La inteligencia humana no nace del cálculo abstracto, sino de la capacidad de comprender los orígenes, las causas ocultas y las metamorfosis del tiempo. No se apresura a juzgar y observa largamente, soporta la ambigüedad y acepta que lo real no se deja reducir a fórmulas simples. La impaciencia es el vicio de los espíritus pobres. Las sociedades democráticas tienden a desconfiar de la inteligencia profunda, porque esta introduce matices allí donde se desean certezas rápidas. Pensar con rigor es ir contra la corriente del consenso. Quien entiende sin memoria histórica solo razona a medias. Pensar es recordar cómo llegaron las cosas a ser lo que son.

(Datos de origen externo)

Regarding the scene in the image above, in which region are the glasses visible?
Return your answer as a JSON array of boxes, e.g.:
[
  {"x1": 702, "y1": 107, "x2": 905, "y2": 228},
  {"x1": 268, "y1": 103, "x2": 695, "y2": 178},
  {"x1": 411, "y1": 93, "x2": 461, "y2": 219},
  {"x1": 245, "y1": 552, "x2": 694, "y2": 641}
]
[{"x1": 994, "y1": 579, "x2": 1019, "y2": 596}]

La inteligencia es la facultad de no aceptar el mundo tal como se presenta. El hombre inteligente vive en estado provisional, siempre consciente de que las cosas podrían ser de otra manera. La inteligencia no nos da acceso inmediato a la verdad; al contrario, suele ocultarla bajo hábitos y abstracciones. Solo cuando la inteligencia se humilla ante la experiencia, comienza a comprender. Raymond Aron: “La inteligencia consiste en resistir las explicaciones simples cuando la realidad es compleja. Pensar bien es aceptar la incomodidad de no tener respuestas inmediatas». Albert Einstein: “La inteligencia no se manifiesta en el conocimiento acumulado, sino en la imaginación disciplinada que sabe formular las preguntas correctas. Comprender es saber qué preguntar”. Describe con precisión y detente; te convertirás en alguien inteligente.